**Texto apresentado**
==========
Ora, diante dos extratos bancários constantes no ID124629101, constata-se que a candidata ré em questão recebeu em sua conta pessoal, no dia 17/10/2024, um valor de R$1.200,00 (mil e duzentos reais) de terceiro. Porém, neste mesmo dia transferiu, exatamente, a mesma quantia para sua conta de campanha. Sucessivamente, a candidata ré, Maria Eloisa, efetuou três tranferências via PIX nos valores de R$500,00 (quinhentos reais), R$300,00 (trezentos reais) e R$400,00 (quatrocentos reais), o que somam, coincidentemente, a quantia de R$1.200,00 (mil e duzentos reais).
Essa cronologia, somada à concentração das movimentações financeiras em uma única data, levanta questionamentos acerca da autenticidade das campanhas em questão. Tal padrão sugere uma movimentação financeira ajustada exclusivamente para atender aos requisitos formais de uma prestação de contas.
Tais fatos demonstram que houve a contratação de serviços gráficos, advocatícios e de contabilidade, porém, como as rés não se recordaram com precisão de terem contratado os referidos serviços, afirmando, no ID124627718 (vídeo T2 006), por exemplo, não terem ido a gráfica, bem como não terem requisitado a terceiros a contratação de confecção de materiais gráficos, não saberem explicar onde ficaria a gráfica contratada, vê-se que as notas fiscais e a prestação de contas foram feitas tão somente pro forma, assim como fictícias são as candidaturas das rés.
==========
**Dados fornecidos**

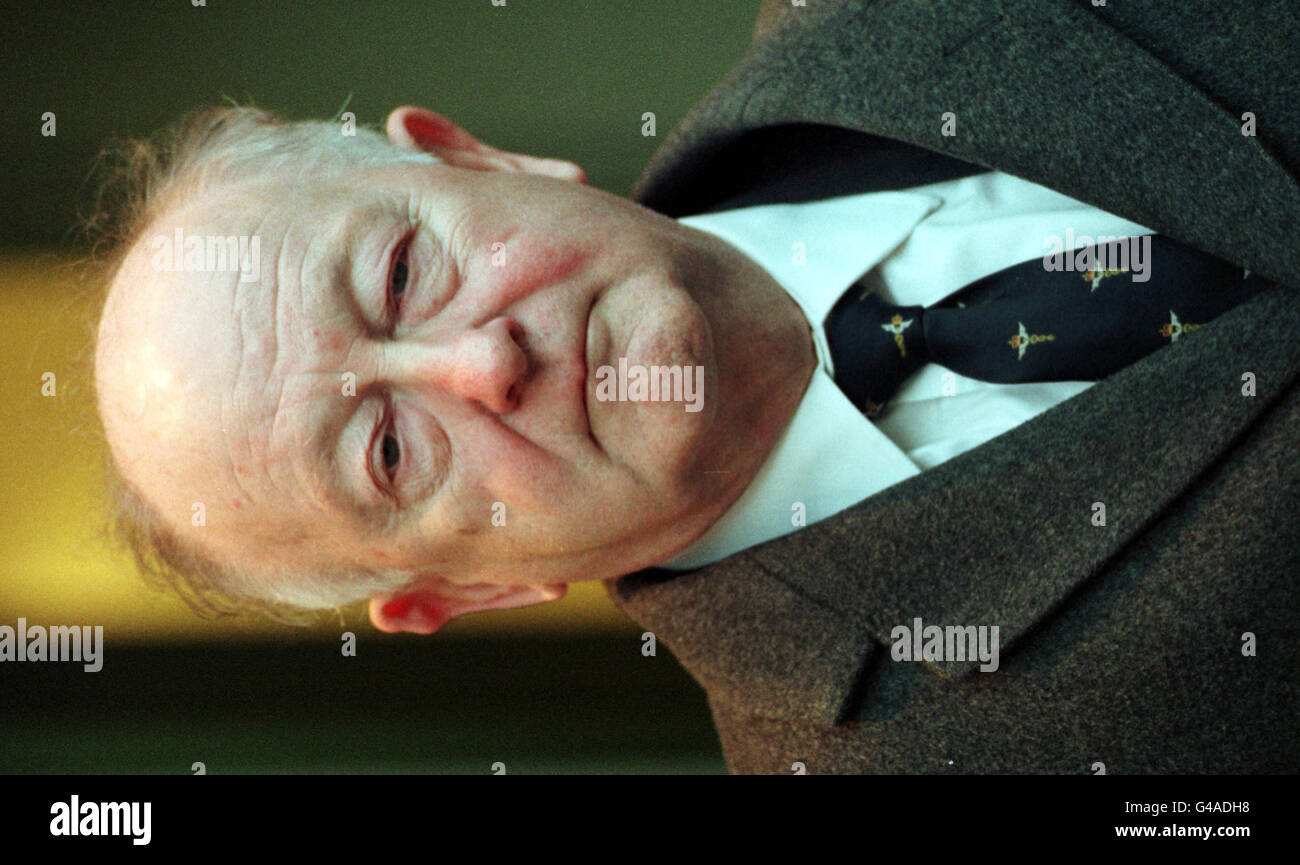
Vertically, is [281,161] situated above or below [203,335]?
==========
**Objetivo da tarefa**
Você pode reproduzir, sem nenhuma alteração, o trecho do texto sobre as contas de campanha que começa em "Tais fatos demonstram" e segue até "candidaturas das rés."? O material fornecido é independente do texto.

**Resposta redigida**
Tais fatos demonstram que houve a contratação de serviços gráficos, advocatícios e de contabilidade, porém, como as rés não se recordaram com precisão de terem contratado os referidos serviços, afirmando, no ID124627718 (vídeo T2 006), por exemplo, não terem ido a gráfica, bem como não terem requisitado a terceiros a contratação de confecção de materiais gráficos, não saberem explicar onde ficaria a gráfica contratada, vê-se que as notas fiscais e a prestação de contas foram feitas tão somente pro forma, assim como fictícias são as candidaturas das rés.